Doreen Lawrence has ‘no confidence’ in police after alleged smear campaign


The mother of murdered teenager Stephen Lawrence told MPs that she had no confidence in police investigating fellow officers following revelations about undercover officers allegedly targeting her family.

Speaking to the Home Affairs select committee, Doreen Lawrence said that “over the years” she was beginning to have a “level of trust” and confidence in officers investigating her son’s death. But she added: “Now I just don’t know what to believe any more. You can’t have police officers investigating each other. It’s proven that’s not the right way to do things.”

Scotland Yard has launched an inquiry after former undercover officer Peter Francis claimed that attempts were made to find information to smear the Lawrence family following Stephen’s murder in April 1993.

Two existing inquiries are examining the claims – a police investigation into the activities of undercover officers and another after allegations of corruption in the original investigation into Stephen’s murder, led by Mark Ellison QC.

Mr Ellison was due to report on his findings this month but told MPs that he was only half-way through the process of examining more than 100 crates of material.

Mrs Lawrence said she believes that undercover officers could have searched for information to smear her family because they were outspoken in their campaign for justice. “At the time it was probably because we were too outspoken and we were questioning how the investigation was run. We were told on a couple of occasions that they had never met any family like us before,” she said.

When asked by committee member Michael Ellis whether she felt as if the officers were spying on her family, she said: “It felt like that, at the time it felt like that. Whenever we asked questions about the investigation we were never given any answers.”

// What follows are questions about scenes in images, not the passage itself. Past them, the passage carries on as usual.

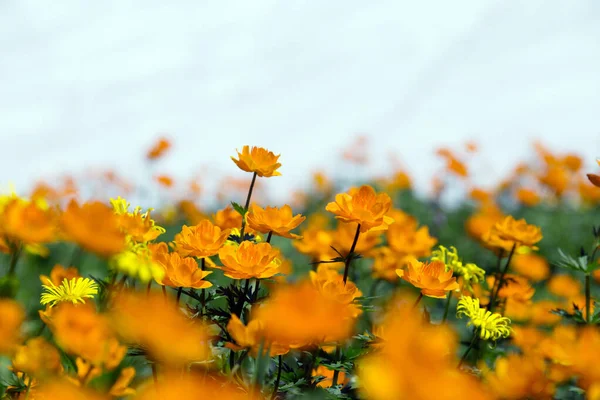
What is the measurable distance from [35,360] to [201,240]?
16.2 inches

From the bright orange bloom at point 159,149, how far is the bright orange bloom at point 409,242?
2429mm

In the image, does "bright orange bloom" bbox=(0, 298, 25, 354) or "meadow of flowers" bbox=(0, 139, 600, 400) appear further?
"bright orange bloom" bbox=(0, 298, 25, 354)

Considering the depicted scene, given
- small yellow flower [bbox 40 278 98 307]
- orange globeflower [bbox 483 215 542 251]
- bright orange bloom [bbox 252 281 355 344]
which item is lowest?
small yellow flower [bbox 40 278 98 307]

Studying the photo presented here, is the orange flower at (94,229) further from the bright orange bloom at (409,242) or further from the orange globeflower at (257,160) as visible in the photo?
the bright orange bloom at (409,242)

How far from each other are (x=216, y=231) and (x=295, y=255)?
3.51 m

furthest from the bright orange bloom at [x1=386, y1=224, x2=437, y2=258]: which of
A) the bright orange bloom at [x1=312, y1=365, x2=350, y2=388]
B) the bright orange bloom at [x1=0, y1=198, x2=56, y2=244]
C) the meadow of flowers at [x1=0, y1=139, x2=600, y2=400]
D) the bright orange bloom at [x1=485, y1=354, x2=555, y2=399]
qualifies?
the bright orange bloom at [x1=0, y1=198, x2=56, y2=244]

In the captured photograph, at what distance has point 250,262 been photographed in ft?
4.04

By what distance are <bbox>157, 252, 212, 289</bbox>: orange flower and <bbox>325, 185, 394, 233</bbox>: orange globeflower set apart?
34 cm

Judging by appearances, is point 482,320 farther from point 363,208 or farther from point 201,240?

Mrs Lawrence later added: “We were uncomfortable with the liaison officers, we did not understand why they were questioning and asking who people were in our home.”

Mr Ellison told the committee that investigators working on Operation Herne, the police inquiry into the activities of undercover officers, had warned him this year that “some aspects of material” they were examining touched on the Lawrence case. However he would not reveal further details because of a pre-existing agreement to keep “material that belongs to others” confidential until later in his review.

Mr Ellison told the committee that he was about half way through reading material relating to the Lawrence investigation. He said he and junior barrister Alison Morgan, had completed seven months worth of work to date and had been paid a combined £190,000 for their services so far.